Many patents are, of course, essential forms of protection for intellectual property. Without them, small-scale innovators would be systematically ripped off by tech conglomerates — which is exactly what trolls often say they’re guarding against.

Sen. Patrick Leahy has led a long-running effort to improve the quality of patents issued by the federal agency and thus protect the rights of legitimate inventors. Leahy’s legislation finally became law last month, with President Obama signing the first comprehensive reform of the patent system in 60 years.

The America Invents Act “will make it more difficult for patent trolls to harass the software industry and others,” Leahy said in a statement. “This will improve every sector of our economy, in Vermont and across the country.”

But Vermont attorneys who defend trolls’ intended victims doubt that the Leahy law will be effective in halting the onslaught. Its only significant anti-troll provision prohibits infringement suits from being filed against more than one company at a time. Trolls have in the past routinely taken the money-saving route of simultaneously suing hundreds of businesses. That change alone won’t do enough to dissuade trolls from threatening innovators, says Larry Meier, chairman of the intellectual property group at Downs Rachlin Martin.

Vermont does account for a significant share of patents issued in the United States.
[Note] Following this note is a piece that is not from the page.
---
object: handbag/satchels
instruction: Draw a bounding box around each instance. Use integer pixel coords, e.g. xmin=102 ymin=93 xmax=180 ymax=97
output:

In fact, it receives more on a per-capita basis than any other state.

“I wish I could tell you it’s because we’re such great entrepreneurs and innovators,” Coté says, “but it’s mostly because IBM gets patents for all sorts of things at its Essex plant.” Even so, Coté adds, Vermont’s countercultural groove does encourage the nonconformist thinking that leads to innovation. He cites Jake Burton Carpenter’s pioneering of the snowboard industry as a prime example.
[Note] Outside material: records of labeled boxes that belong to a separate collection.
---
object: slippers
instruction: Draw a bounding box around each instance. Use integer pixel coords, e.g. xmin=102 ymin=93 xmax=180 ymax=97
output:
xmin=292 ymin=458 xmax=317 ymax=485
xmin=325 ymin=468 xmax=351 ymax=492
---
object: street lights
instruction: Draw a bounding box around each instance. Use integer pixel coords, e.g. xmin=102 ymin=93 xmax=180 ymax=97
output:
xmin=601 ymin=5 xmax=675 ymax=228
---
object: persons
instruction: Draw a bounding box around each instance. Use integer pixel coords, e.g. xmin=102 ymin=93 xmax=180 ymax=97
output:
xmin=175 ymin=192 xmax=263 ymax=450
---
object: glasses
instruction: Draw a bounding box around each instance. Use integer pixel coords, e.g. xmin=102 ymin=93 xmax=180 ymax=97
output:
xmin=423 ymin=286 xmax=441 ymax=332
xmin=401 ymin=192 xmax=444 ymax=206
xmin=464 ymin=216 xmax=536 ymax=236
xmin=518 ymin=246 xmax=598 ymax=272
Vermont Teddy Bear Company, in Shelburne, also received patents in 1999 for various stuffed-animal designs, while Revision Eyewear in Essex got a patent in 2007 for the protective goggles it developed for the U.S. military. And then there’s Samuel Hopkins, the Vermonter granted the first patent issued in the United States. It was awarded to the Pittsford resident on July 31, 1790, under a patent statute signed into law by President George Washington three months earlier.

Hopkins’ breakthrough? An improved method of making potash, a form of potassium used for millennia as a bleaching agent and ingredient in soap.